▸ Supplied data
▶
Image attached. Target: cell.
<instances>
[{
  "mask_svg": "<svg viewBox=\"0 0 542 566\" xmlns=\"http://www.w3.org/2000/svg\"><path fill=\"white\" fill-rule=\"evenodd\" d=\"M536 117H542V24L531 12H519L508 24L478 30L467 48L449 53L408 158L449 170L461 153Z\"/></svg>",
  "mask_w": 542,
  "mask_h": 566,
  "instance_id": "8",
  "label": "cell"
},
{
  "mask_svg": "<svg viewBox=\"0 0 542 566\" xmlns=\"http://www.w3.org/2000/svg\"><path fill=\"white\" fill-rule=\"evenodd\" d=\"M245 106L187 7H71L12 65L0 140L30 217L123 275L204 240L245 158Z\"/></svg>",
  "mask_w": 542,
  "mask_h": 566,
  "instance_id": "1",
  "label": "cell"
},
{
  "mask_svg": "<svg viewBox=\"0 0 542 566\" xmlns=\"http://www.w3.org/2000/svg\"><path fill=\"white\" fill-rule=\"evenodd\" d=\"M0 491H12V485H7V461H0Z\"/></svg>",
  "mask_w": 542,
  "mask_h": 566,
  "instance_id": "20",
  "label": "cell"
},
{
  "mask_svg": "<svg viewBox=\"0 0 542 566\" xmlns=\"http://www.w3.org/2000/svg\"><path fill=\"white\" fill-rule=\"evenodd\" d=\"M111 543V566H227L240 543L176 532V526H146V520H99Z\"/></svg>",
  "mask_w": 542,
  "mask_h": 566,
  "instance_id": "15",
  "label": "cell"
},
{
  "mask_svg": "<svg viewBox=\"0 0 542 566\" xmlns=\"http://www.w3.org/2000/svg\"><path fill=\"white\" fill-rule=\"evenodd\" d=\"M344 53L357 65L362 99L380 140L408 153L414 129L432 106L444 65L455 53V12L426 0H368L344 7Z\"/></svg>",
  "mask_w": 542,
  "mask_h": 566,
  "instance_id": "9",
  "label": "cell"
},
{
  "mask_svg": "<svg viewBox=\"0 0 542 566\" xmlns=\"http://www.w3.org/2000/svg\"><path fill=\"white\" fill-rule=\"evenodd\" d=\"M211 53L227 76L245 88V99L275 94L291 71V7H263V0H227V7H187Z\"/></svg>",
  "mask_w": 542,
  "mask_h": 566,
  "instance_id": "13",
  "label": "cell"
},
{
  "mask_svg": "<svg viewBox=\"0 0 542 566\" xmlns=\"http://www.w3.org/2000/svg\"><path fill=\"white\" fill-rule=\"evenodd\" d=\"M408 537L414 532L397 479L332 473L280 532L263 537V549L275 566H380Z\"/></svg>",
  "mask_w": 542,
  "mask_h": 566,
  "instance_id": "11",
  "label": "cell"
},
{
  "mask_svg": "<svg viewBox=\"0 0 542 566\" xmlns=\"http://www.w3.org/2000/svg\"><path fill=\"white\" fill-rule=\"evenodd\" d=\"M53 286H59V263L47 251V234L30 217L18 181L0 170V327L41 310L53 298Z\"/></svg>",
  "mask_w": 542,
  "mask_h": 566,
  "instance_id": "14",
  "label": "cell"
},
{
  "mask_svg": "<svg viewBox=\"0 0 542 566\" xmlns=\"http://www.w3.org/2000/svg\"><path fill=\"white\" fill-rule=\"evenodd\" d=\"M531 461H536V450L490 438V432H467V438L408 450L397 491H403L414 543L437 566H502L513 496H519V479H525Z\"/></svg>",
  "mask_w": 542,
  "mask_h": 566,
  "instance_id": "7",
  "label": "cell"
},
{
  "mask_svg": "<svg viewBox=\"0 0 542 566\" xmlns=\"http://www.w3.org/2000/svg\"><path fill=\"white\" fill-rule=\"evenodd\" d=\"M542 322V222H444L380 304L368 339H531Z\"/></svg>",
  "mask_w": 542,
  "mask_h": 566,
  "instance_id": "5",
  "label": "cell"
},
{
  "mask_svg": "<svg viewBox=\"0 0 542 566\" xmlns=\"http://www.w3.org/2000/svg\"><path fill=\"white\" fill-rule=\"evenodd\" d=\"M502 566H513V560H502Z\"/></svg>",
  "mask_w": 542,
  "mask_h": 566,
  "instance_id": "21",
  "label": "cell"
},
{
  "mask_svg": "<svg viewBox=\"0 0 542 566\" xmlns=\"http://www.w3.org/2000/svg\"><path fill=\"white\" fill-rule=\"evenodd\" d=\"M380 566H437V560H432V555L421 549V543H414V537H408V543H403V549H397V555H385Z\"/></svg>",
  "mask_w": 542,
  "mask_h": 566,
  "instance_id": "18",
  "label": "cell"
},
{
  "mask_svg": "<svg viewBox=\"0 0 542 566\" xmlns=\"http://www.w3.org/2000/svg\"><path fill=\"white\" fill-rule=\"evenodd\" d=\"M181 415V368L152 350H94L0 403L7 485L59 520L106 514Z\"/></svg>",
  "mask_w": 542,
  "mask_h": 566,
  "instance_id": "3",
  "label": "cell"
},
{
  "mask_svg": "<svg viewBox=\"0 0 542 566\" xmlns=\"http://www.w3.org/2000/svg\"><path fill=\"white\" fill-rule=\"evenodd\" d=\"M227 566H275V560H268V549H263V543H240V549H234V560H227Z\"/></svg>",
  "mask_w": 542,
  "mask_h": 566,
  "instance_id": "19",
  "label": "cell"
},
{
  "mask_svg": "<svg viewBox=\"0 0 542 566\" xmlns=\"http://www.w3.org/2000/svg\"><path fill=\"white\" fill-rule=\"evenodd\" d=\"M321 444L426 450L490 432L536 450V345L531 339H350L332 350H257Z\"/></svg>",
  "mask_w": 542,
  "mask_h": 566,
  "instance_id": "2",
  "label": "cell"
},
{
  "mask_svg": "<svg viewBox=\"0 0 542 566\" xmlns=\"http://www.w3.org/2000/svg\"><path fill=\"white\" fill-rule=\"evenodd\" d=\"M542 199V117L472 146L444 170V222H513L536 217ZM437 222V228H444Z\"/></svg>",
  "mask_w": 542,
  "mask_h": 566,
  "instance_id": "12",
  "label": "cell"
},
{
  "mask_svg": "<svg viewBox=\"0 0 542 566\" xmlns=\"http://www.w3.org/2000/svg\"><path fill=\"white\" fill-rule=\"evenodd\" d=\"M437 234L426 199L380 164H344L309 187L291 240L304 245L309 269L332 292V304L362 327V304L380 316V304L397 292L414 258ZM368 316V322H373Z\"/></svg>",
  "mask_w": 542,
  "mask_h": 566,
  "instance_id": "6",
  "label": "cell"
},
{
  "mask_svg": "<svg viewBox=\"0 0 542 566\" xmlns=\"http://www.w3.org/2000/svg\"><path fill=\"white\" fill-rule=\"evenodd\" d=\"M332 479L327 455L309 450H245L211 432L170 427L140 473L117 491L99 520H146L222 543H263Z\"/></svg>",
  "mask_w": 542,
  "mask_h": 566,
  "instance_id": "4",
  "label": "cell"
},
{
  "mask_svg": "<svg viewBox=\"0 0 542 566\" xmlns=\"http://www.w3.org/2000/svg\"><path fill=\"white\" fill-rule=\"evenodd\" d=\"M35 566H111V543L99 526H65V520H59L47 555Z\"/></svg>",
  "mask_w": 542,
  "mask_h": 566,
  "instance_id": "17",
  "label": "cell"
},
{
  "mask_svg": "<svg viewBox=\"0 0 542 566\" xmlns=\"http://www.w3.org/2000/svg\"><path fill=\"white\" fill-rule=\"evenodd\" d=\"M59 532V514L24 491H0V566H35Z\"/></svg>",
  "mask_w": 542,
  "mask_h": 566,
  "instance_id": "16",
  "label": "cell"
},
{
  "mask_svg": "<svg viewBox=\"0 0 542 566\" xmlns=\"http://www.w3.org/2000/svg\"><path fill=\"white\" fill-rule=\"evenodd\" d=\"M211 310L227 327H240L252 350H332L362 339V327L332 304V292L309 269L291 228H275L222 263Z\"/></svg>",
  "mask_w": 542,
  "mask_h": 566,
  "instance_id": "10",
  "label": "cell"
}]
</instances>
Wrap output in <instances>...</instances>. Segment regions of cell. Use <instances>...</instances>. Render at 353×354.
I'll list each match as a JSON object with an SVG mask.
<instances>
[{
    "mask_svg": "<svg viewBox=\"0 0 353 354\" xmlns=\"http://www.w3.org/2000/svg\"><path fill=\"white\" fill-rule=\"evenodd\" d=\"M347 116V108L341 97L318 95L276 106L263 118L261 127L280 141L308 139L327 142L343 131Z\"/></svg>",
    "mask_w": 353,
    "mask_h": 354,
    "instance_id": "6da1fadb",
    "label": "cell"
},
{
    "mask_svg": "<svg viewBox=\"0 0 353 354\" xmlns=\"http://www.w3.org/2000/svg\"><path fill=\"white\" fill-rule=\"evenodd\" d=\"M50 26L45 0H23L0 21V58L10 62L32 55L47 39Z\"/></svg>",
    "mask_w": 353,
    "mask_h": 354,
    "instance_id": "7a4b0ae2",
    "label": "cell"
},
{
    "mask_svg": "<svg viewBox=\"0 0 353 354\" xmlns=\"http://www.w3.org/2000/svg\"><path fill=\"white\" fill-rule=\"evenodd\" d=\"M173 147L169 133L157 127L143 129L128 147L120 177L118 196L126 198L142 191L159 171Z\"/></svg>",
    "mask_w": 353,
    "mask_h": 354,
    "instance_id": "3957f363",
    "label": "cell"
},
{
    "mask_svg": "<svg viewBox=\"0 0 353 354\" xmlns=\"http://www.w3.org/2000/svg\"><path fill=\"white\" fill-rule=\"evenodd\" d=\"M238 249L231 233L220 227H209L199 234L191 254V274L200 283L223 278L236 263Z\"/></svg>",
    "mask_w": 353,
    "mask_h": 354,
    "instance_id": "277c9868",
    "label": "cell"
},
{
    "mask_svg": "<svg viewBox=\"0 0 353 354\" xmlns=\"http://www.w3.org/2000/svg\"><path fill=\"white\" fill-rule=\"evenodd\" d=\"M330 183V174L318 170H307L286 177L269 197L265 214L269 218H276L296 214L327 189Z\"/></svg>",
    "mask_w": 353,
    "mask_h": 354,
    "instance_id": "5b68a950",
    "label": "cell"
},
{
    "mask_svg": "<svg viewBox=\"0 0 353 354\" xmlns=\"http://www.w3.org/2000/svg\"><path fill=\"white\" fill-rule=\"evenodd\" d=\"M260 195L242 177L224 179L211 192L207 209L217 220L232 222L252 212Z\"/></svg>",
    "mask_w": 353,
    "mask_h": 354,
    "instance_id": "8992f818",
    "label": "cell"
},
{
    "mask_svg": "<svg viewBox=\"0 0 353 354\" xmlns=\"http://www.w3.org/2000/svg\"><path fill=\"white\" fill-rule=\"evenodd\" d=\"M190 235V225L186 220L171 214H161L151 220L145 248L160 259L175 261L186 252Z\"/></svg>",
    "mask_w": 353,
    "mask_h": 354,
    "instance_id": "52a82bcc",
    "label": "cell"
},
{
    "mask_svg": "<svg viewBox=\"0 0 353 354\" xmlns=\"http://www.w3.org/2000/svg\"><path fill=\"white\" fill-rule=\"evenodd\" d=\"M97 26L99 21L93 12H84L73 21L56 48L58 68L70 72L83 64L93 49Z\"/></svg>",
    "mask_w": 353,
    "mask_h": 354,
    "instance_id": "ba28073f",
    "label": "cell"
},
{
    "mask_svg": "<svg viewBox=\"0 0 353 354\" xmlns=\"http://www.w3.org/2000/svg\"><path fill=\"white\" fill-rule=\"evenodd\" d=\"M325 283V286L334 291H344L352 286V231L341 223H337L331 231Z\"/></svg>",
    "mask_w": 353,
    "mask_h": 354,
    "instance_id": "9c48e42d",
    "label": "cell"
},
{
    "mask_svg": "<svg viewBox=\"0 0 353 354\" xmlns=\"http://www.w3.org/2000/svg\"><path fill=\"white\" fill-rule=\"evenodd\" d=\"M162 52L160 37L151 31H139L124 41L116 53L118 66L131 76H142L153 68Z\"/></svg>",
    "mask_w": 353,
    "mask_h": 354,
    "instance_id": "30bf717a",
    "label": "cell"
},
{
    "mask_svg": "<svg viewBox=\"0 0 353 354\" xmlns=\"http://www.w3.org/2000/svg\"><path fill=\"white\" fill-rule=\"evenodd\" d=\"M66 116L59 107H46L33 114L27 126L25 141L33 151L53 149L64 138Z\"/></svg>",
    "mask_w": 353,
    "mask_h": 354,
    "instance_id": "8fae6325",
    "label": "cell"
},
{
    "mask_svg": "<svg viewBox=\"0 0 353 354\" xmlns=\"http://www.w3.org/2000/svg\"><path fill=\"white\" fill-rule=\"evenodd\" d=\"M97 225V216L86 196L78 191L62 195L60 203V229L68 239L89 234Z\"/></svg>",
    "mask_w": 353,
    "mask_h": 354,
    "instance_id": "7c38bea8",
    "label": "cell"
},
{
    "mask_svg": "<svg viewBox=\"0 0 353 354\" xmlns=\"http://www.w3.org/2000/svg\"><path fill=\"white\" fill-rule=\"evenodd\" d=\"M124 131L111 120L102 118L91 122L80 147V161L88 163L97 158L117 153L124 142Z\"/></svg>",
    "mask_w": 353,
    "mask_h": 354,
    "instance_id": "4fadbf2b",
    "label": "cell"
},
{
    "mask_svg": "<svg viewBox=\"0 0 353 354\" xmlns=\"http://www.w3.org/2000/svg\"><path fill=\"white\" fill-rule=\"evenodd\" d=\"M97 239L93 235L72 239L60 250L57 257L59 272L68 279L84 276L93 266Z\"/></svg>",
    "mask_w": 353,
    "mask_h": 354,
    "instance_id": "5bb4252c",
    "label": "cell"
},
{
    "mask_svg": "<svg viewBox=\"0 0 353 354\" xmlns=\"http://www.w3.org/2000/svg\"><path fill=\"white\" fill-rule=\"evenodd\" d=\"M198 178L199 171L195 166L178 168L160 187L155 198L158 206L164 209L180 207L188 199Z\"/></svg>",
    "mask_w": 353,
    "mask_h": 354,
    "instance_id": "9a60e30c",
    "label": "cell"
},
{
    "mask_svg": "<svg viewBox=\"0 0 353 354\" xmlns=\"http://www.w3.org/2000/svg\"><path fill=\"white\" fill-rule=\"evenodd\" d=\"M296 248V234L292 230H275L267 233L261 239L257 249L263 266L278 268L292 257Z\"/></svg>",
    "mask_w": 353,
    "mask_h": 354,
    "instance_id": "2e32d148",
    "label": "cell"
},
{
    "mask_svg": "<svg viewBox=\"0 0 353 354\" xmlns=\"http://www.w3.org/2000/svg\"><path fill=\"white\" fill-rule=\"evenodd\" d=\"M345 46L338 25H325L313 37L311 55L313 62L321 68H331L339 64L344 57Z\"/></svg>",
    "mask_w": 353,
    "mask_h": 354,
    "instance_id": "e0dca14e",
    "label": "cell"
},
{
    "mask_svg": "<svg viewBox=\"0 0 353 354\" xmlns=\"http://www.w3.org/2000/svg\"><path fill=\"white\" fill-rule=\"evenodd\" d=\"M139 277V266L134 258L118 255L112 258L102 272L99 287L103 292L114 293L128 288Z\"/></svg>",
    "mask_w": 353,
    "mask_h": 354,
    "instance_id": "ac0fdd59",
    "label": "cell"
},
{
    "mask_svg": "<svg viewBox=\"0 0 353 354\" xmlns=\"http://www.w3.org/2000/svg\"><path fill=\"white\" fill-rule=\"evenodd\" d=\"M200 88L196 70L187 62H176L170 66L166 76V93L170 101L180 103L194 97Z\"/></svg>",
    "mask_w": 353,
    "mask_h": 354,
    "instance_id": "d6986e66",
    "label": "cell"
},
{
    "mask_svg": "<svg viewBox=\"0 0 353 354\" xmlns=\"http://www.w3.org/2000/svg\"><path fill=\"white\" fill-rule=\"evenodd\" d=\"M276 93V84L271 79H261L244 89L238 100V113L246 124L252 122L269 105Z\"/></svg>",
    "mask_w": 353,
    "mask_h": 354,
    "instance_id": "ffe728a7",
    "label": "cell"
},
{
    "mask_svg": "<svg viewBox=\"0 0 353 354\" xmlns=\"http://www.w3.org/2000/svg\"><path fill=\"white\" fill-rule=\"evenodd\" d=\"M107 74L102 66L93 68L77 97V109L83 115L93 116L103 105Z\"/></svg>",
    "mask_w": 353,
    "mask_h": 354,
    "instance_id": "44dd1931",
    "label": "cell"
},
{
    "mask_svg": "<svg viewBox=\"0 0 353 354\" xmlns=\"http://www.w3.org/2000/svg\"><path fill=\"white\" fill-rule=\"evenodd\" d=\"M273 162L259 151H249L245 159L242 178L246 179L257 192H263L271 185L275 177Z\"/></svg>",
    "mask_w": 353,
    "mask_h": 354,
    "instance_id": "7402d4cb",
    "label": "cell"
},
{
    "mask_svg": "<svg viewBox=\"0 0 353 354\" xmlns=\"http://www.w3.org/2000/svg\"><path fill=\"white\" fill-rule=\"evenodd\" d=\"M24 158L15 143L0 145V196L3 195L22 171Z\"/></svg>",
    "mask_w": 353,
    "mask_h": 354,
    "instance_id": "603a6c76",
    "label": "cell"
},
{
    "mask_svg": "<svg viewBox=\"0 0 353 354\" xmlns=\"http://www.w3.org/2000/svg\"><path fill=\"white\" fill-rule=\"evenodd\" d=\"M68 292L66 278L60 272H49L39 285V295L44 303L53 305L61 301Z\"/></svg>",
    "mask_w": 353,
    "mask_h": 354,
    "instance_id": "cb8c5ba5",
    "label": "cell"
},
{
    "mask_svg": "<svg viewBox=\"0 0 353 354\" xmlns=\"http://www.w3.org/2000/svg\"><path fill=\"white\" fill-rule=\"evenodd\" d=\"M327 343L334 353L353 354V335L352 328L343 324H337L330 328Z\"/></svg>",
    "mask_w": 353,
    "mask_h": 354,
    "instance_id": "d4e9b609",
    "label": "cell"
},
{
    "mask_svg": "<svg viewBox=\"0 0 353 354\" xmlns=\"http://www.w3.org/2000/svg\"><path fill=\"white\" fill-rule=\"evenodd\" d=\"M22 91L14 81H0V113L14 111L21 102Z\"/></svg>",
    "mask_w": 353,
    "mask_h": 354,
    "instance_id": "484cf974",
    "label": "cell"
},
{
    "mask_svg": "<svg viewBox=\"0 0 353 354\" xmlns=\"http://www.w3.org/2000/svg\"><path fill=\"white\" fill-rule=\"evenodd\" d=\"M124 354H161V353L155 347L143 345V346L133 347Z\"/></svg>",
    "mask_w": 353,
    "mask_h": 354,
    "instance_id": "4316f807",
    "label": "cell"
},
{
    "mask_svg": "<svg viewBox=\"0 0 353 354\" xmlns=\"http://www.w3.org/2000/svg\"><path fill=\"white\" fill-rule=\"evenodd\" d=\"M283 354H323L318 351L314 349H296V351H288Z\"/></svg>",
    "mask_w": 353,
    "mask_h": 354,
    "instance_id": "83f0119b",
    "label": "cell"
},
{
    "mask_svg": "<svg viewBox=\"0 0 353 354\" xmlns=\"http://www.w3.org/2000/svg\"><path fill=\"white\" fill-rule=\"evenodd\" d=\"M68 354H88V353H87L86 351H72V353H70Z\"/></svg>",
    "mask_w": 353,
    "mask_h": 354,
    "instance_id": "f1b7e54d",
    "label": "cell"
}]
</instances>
◀
Copy out the records from their first line through the line containing "117H542V24L531 12H519L508 24L478", keeping every character unchanged.

Image attached. Target: cell.
<instances>
[{
  "mask_svg": "<svg viewBox=\"0 0 542 566\" xmlns=\"http://www.w3.org/2000/svg\"><path fill=\"white\" fill-rule=\"evenodd\" d=\"M536 117H542V24L531 12H519L508 24L478 30L467 48L449 53L408 158L449 170L461 153Z\"/></svg>",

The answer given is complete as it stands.